- [Explore the material]:
1) In the biography of Alfred Morris Gelsthorpe, which unit did he transfer to when he became a second lieutenant?
2) Copy the Gelsthorpe biography word for word from "Alfred Morris Gelsthorpe" to "in October 1911.".
3) Pick up the Gelsthorpe biography after its final sentence and keep writing.

- [Document section]:
>>>

English Anglican bishop and missionary

Alfred Morris Gelsthorpe (26 February 1892 – 22 August 1968) was an English Anglican bishop and missionary who served as the first Bishop in the Sudan.

==Early life==
He was educated at The King's School, Canterbury and matriculated to Hatfield College, Durham (part of Durham University) as an arts student in October 1911.

===Military service===
In September 1914, not long after the outbreak of the First World War, Gelsthorpe, who had been an active member of the Durham University Officers' Training Corps in his time as a student, enlisted initially as a regular soldier in the Artists Rifles, but then received a commission the following month and transferred to the 8th battalion of the Durham Light Infantry as second lieutenant.

He served on the Western Front in France, May 1915–September 1916, and April–September 1917; then in Mesopotamia, September 1917–January 1919. He received the Distinguished Service Order on attachment to the Machine Gun Corps and was twice mentioned in despatches. He finished the war with the rank of lieutenant colonel, despite his youthfulness.

<<<

Data entries:

>>>

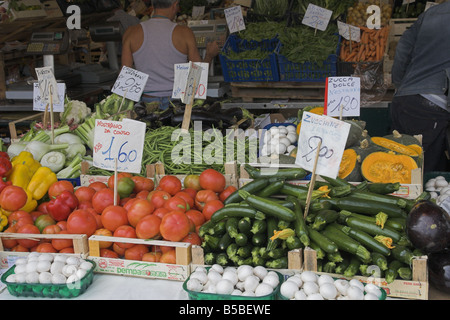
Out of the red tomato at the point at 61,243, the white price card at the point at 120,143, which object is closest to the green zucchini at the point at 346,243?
the white price card at the point at 120,143

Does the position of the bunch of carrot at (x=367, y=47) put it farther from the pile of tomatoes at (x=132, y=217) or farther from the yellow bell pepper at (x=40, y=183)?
the yellow bell pepper at (x=40, y=183)

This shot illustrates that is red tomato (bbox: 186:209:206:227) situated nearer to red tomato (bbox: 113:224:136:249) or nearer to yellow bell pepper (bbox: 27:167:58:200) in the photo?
red tomato (bbox: 113:224:136:249)

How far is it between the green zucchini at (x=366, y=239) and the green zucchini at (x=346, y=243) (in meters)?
0.03

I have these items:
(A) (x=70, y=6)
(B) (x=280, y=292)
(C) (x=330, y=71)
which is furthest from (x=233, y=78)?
(B) (x=280, y=292)

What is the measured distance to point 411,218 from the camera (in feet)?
6.68

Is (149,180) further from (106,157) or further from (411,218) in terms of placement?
(411,218)

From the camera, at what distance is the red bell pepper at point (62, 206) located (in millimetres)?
2504

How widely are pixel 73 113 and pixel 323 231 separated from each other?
9.13ft

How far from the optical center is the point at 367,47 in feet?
19.7

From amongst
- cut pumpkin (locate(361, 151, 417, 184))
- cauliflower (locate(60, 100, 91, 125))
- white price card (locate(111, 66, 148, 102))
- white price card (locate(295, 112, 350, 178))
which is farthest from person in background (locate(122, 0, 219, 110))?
white price card (locate(295, 112, 350, 178))

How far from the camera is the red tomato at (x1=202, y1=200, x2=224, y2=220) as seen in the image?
8.05ft

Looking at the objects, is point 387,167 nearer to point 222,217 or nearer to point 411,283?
point 411,283

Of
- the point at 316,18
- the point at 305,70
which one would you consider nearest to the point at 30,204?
the point at 305,70
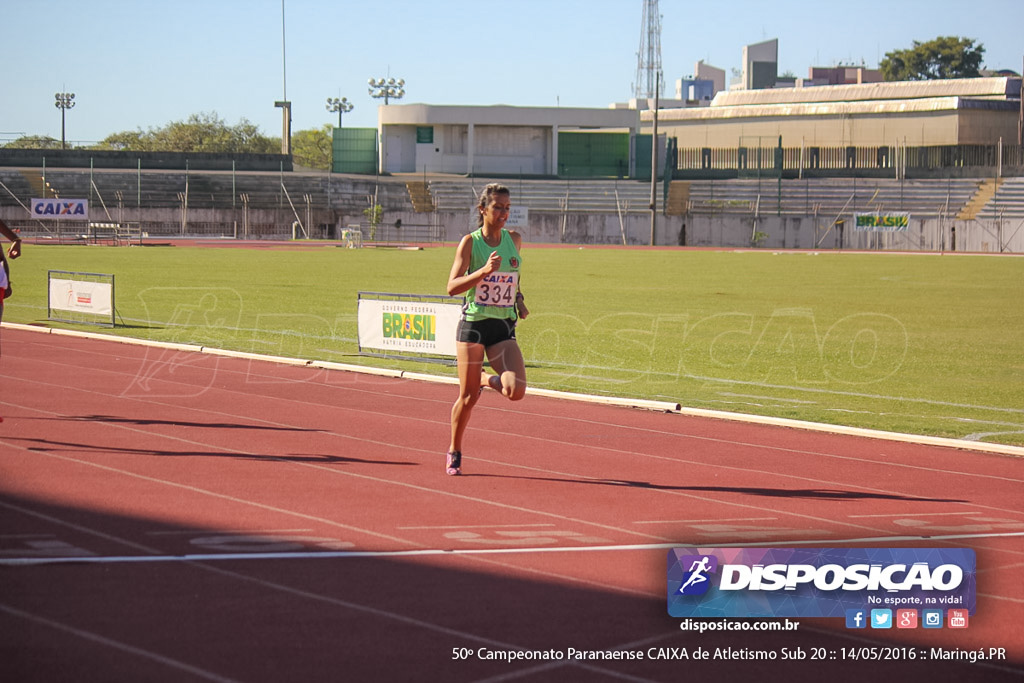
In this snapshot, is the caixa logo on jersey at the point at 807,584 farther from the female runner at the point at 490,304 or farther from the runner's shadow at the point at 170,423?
the runner's shadow at the point at 170,423

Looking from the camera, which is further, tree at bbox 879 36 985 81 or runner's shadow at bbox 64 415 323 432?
tree at bbox 879 36 985 81

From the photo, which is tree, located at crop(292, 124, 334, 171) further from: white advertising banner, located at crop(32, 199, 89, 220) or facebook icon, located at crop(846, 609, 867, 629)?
facebook icon, located at crop(846, 609, 867, 629)

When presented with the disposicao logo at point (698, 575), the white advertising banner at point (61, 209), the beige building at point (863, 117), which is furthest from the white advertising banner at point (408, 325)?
the beige building at point (863, 117)

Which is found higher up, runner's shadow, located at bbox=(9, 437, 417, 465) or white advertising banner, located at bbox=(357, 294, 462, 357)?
white advertising banner, located at bbox=(357, 294, 462, 357)

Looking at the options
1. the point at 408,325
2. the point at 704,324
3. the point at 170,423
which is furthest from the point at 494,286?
the point at 704,324

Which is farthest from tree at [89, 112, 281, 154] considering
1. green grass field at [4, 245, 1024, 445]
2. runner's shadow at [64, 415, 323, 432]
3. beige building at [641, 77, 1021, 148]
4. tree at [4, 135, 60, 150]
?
runner's shadow at [64, 415, 323, 432]

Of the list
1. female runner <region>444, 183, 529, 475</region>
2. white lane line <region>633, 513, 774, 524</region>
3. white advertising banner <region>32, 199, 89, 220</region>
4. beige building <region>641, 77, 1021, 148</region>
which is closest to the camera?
white lane line <region>633, 513, 774, 524</region>

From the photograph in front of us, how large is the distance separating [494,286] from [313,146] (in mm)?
154743

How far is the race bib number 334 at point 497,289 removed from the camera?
849 cm

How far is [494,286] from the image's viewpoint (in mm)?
8500

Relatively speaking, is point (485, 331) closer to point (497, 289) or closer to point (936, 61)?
point (497, 289)

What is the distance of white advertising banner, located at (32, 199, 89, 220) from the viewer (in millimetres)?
66688

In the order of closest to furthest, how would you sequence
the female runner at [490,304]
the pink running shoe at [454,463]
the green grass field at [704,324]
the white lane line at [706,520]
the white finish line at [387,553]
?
the white finish line at [387,553]
the white lane line at [706,520]
the female runner at [490,304]
the pink running shoe at [454,463]
the green grass field at [704,324]

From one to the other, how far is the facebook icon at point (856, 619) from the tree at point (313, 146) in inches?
5721
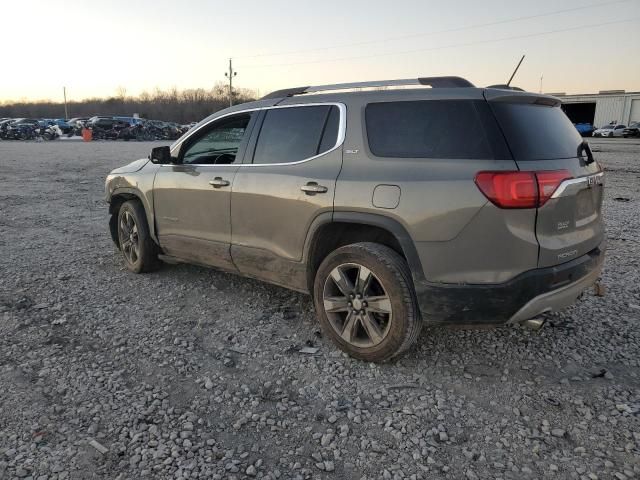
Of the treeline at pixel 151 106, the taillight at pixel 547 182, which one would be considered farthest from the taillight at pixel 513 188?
the treeline at pixel 151 106

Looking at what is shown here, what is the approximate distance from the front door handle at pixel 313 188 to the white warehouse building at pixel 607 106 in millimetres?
59567

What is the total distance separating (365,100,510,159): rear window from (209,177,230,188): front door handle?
1.39 m

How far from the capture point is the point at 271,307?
14.5 ft

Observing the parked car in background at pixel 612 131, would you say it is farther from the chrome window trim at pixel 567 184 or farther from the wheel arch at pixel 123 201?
the wheel arch at pixel 123 201

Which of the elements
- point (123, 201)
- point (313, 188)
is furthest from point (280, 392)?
point (123, 201)

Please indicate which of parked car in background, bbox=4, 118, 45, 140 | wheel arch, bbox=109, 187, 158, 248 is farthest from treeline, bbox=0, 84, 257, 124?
wheel arch, bbox=109, 187, 158, 248

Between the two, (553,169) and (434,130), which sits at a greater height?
(434,130)

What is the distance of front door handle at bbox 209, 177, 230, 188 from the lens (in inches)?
165

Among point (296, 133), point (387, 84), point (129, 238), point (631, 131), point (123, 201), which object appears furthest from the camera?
point (631, 131)

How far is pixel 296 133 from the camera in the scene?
12.6ft

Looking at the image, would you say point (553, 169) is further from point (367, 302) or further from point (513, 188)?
point (367, 302)

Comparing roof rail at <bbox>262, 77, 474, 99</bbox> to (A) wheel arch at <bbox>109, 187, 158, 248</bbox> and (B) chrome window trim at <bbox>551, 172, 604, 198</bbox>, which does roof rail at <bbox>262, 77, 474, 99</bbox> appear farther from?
(A) wheel arch at <bbox>109, 187, 158, 248</bbox>

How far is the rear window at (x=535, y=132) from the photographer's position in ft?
9.57

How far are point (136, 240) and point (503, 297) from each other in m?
3.85
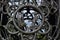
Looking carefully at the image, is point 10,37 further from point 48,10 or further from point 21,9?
point 48,10

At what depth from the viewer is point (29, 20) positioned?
5.23ft

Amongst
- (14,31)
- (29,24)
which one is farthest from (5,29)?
(29,24)

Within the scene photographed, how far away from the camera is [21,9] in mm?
1592

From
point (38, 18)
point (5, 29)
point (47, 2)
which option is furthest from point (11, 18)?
point (47, 2)

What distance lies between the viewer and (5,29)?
5.14 feet

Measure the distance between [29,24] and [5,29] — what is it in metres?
0.19

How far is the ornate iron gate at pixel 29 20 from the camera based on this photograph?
155 cm

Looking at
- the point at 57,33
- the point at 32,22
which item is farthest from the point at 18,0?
the point at 57,33

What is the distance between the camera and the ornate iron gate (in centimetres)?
155

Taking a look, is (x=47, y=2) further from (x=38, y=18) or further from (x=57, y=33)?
(x=57, y=33)

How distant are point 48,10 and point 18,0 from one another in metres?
0.25

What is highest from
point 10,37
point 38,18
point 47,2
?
point 47,2

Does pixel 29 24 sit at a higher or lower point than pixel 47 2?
lower

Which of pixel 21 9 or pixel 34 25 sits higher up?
pixel 21 9
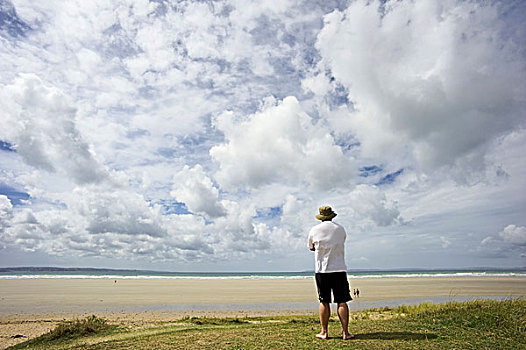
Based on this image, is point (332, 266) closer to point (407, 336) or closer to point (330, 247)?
point (330, 247)

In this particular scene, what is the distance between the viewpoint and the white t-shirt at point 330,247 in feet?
23.0

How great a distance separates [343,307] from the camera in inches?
278

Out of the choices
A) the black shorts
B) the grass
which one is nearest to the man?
the black shorts

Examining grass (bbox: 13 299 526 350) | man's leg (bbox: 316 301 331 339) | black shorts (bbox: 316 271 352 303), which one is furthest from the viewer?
man's leg (bbox: 316 301 331 339)

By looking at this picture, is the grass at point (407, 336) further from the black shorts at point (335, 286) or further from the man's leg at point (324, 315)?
the black shorts at point (335, 286)

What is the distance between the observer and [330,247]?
7023 millimetres

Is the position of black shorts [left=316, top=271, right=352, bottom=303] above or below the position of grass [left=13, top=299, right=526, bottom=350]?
above

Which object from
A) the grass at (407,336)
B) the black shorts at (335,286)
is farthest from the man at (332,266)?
the grass at (407,336)

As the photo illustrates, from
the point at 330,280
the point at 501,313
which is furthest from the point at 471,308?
the point at 330,280

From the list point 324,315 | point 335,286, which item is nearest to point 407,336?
point 324,315

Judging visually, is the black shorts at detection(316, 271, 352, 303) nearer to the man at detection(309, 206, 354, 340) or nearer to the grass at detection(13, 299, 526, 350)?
the man at detection(309, 206, 354, 340)

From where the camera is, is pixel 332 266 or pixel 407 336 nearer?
pixel 332 266

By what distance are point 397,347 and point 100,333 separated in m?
10.0

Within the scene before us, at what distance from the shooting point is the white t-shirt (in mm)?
7016
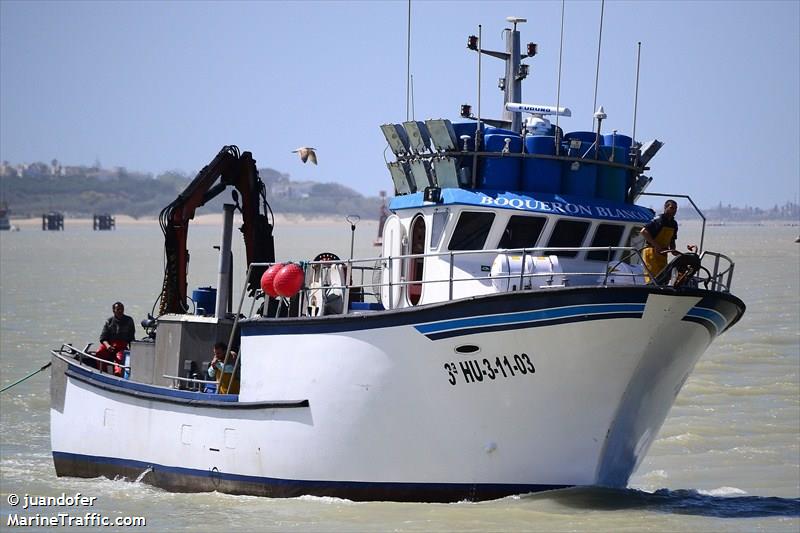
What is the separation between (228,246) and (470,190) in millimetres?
4668

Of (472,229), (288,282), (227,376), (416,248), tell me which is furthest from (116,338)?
(472,229)

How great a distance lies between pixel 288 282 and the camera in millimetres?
17641

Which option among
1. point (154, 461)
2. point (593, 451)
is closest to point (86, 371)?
point (154, 461)

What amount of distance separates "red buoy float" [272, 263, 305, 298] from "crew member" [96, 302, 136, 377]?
17.5 feet

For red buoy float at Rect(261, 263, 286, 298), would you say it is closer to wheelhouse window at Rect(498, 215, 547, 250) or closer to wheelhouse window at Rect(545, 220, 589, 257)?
wheelhouse window at Rect(498, 215, 547, 250)

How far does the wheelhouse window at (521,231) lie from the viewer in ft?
56.4

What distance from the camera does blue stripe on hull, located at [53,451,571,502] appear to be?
16.4m

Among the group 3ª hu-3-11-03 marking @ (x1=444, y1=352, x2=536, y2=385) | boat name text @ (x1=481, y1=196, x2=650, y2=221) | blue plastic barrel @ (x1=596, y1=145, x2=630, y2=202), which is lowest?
3ª hu-3-11-03 marking @ (x1=444, y1=352, x2=536, y2=385)

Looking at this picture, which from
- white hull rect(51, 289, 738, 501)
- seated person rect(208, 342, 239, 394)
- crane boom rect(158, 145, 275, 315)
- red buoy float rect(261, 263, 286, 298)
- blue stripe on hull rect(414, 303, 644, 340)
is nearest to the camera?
blue stripe on hull rect(414, 303, 644, 340)

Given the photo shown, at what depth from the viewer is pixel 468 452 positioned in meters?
16.3

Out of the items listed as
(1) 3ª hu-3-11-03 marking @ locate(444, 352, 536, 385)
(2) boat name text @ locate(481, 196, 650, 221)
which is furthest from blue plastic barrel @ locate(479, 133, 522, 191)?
(1) 3ª hu-3-11-03 marking @ locate(444, 352, 536, 385)

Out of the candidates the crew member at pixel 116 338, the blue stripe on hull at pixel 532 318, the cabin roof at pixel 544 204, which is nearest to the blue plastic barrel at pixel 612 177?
the cabin roof at pixel 544 204

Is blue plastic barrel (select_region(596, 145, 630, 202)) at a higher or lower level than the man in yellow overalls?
higher

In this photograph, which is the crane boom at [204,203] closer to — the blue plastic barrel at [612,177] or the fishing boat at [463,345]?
the fishing boat at [463,345]
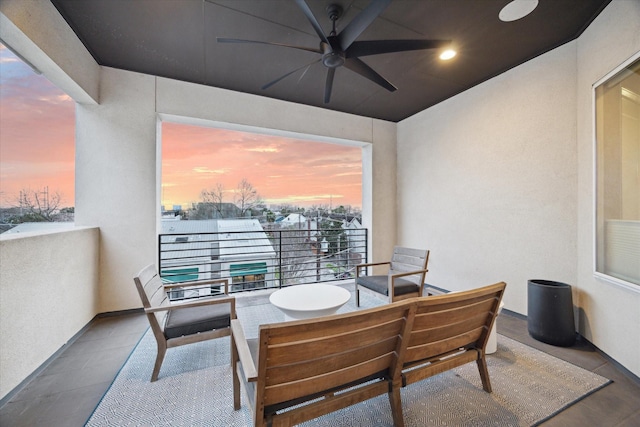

<<<

- [Answers to the problems]:
1) The 8th battalion of the Durham Light Infantry.

2)
Alfred Morris Gelsthorpe (26 February 1892 – 22 August 1968) was an English Anglican bishop and missionary who served as the first Bishop in the Sudan.

==Early life==
He was educated at The King's School, Canterbury and matriculated to Hatfield College, Durham (part of Durham University) as an arts student in October 1911.

3)
==Ordained ministry==
After returning from the war, he returned to Durham University to study theology and was awarded a Licentiate of Theology (LTh). He was made a deacon in the Church of England in 1919, and was ordained by the new Bishop of Durham, Hensley Henson, in 1920.

Gelsthorpe began his ecclesiastical career with a curacy at St Gabriel’s, Sunderland. In 1923 he became a CMS Missionary and moved to Awka in Colonial Nigeria. A popular minister in Sunderland, before his departure he received the gift of a watch from the committee of Sunderland Rugby Club.

He was Principal of the Staff Training College for African Agents in Awka from 1926 to 1933; Assistant Bishop to the Bishop on the Niger from 1933 to 1938, and Assistant Bishop to the Bishop of Egypt from 1938 to 1945. He was Bishop in the Sudan from 1945 to 1952; Rector of Bingham, Nottinghamshire from November 1952 to 1963, and an Assistant Bishop of Southwell from November 1952.

==Personal==
Gelsthorpe claimed to have a "special interest" in all athletics. He was particularly active in rugby and competed for Blackheath Rugby Club as a youth, later representing Durham County during his university studies.

In 1949 he married Dr Elfrida Whidborne of the Church Missionary Society Hospital in Omdurman.